> **待办任务**:
请接着这篇关于人类命运共同体的访谈往下写，从王义桅所说的最后一句之后开始。

> **所给文段**:

%%

主持人:钟飞腾,中国社会科学院亚太与全球战略研究院大国关系研究室主任、研究员
访谈嘉宾:崔洪建,北京外国语大学区域与全球治理高等研究院教授
王义桅,中国人民大学国际关系学院教授
主持人:今天我们很荣幸邀请到两位知名学者,就构建人类命运共同体这一话题进行深入探讨。欧洲人在近代的时候就提出过共同体,欧洲人的共同体跟我们提出的人类命运共同体之间有什么联系和区别?
崔洪建:说到共同体,我们看到无论是从理论源流还是从思想观念上,它可以追溯到欧洲。我们知道,无论是康德提出的欧洲共同体,甚至包括世界大同的理念,应该说欧洲有着比较丰富的理论阐述,欧洲人在思考共同体概念的时候,实际上也是基于现实,比如说我们知道欧洲历史发展也是非常曲折的,它充满了各种形式不同阶段的战争和变革。
我们现在提出的人类命运共同体,无论是在历史经验上还是在理论上,和欧洲的早期是有一定联系的。毕竟欧洲所谓的共同体概念,还仅仅局限在欧洲范围内。实际上后来部分内容构成了所谓“欧洲中心论”的一些观点,这是因为欧洲认为他们的方案既能够解决自己的问题,也能解决别人的问题。但是这里面带有很多以自我为中心的一些相对狭隘的东西。我们提出的人类命运共同体理念,是要实现这种超越。尽管我们看到现在遇到很多的困难和障碍,但是如何找到解决方案,帮助人类文明继续进步,这是我们提出人类命运共同体最大的初衷,在一定程度上,人类命运共同体理念和欧洲的这些理论,既有联系,同时也有超越。
我们不仅要解决自己的问题,也希望它成为人类社会的一个共同解决方案,我们从人类命运共同体理念中不仅能够找到方向,找到希望,还能找到现实的解决路径。
主持人:王老师,我知道您走过全球很多的地方,那么除了欧洲之外,您觉得其他地区对于中国提出的人类命运共同体,是怎么一种想法呢?
王义桅:首先,人类命运共同体,外国人觉得比较抽象、难懂。我们去非洲,他说咱们以前都是穷兄弟,当然是“命运共同体”。但现在,中国已经跟美国“平起平坐”了,你怎么会跟我们是“命运共同体”,这是一个质疑。

%%

> **所示数据**:
%%

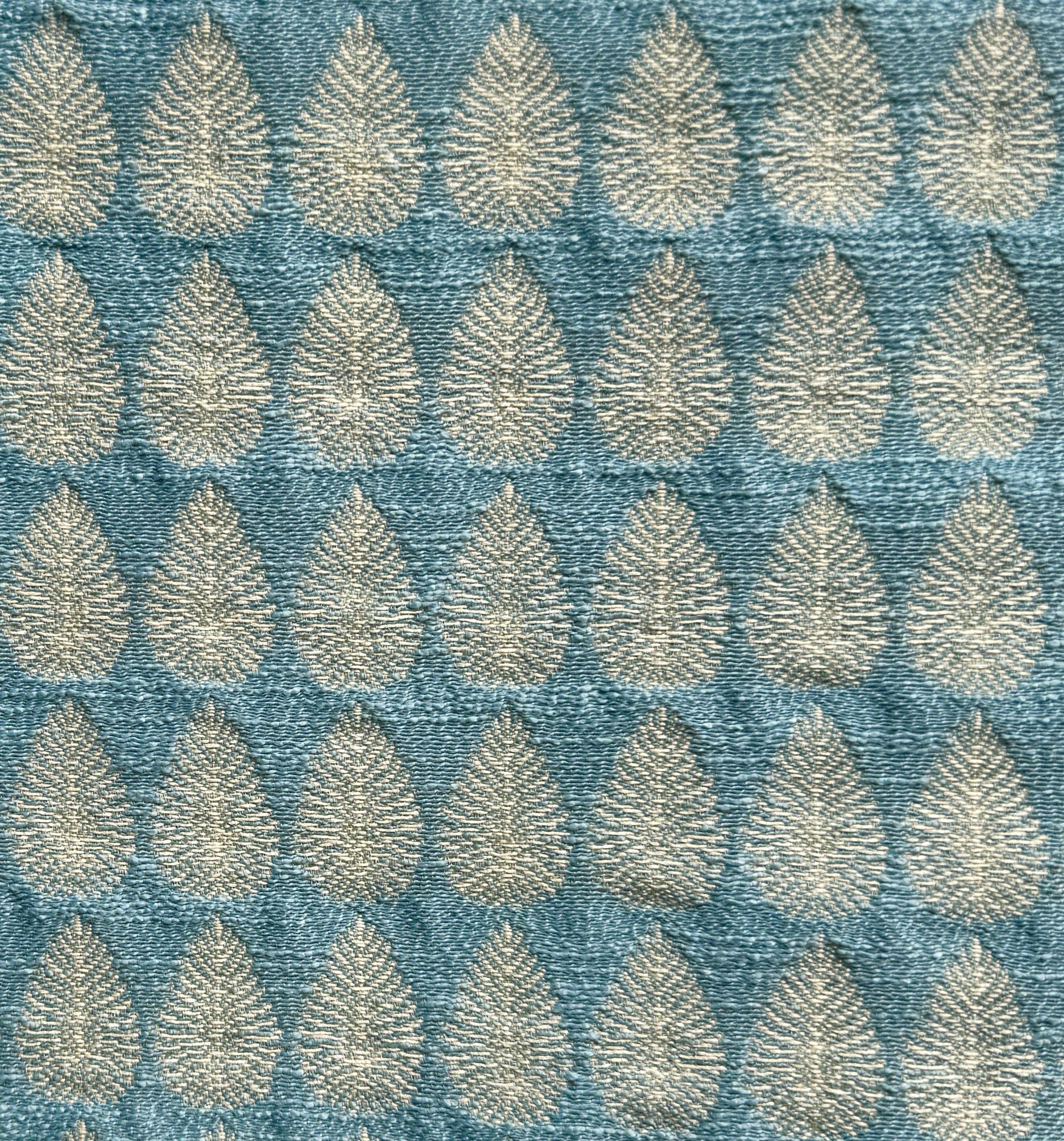 Detail of fabric woven in a repeating leaf print in shades of blue and gold.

%%

> **练习结果**:
第二个质疑就觉得人类与我有何相干,我现在自己的事情还没搞好,非盟还没有成为一个共同体,你说要跟我搞人类命运共同体,“肉食者谋之,又何间焉”,他们还是有些误解。但实际上人类命运共同体确实汲取了很多国家地区的智慧,无论是欧洲共同体的思想,非洲也有类似的构想,我们去曼德拉的故居参观,他们有一个“乌班图思想”,英语叫I am because we are。它有一个整体的概念,这跟西方人以自我为中心是不一样的。所以,我认为很多智慧是有共鸣的。
主持人:中国在提人类命运共同体的时候特别强调“你中有我,我中有你”,实际上是一个相互依赖、相互依存的关系。但是我们现在看到的这个世界的确在走向分裂,您如何看待这两种相互冲突的观点?
崔洪建:人类最早的共同体来自于血缘,它和血缘有密切的联系。比如说家庭或者家族是共同体。但是随着人类社会的进步发展,人和人之间的关系发生了一些质变。后来,形成了社会,然后出现了国家,这些概念都是共同体。
尽管各国差异较大,但人类命运共同体指的是一个方向,把握了世界发展大势。所以,我们看到中国提出了一些具体的内容,包括实现的路径。它是基于一种非常理性的分析和判断。人类的命运为什么能够共同,首先强调的是经济基础,过去这么多年的经济全球化发展,你中有我、我中有你,体现在广泛且密切的经济联系。无论是中国和美国、中国和欧洲,甚至欧洲和俄罗斯之间,尽管现在有矛盾,甚至有冲突,但是经济联系是不断的。所以,这样一种相互联系,实际上就构成了人类的共同命运。在这一基础之上,大家同样认识到,只有通过合作才能够实现生产力的发展,才能够实现经济的发展,才能够让民众的生活越来越富足。
在有了共同的经济基础之后,现在还有一个很大的动力,迫使大家走到一起去构建人类命运共同体,那就是一种强烈的危机感。人类生活在同一个星球上,世界只有一个地球。这些年在经济发展、经济合作的同时,其实人类社会对自然也欠了很多债,无论是气候变化、全球变暖,包括一些人类社会面临的共同挑战,都需要构建人类命运共同体。因为只有这样,我们才能既获得发展,又能够应对共同的挑战。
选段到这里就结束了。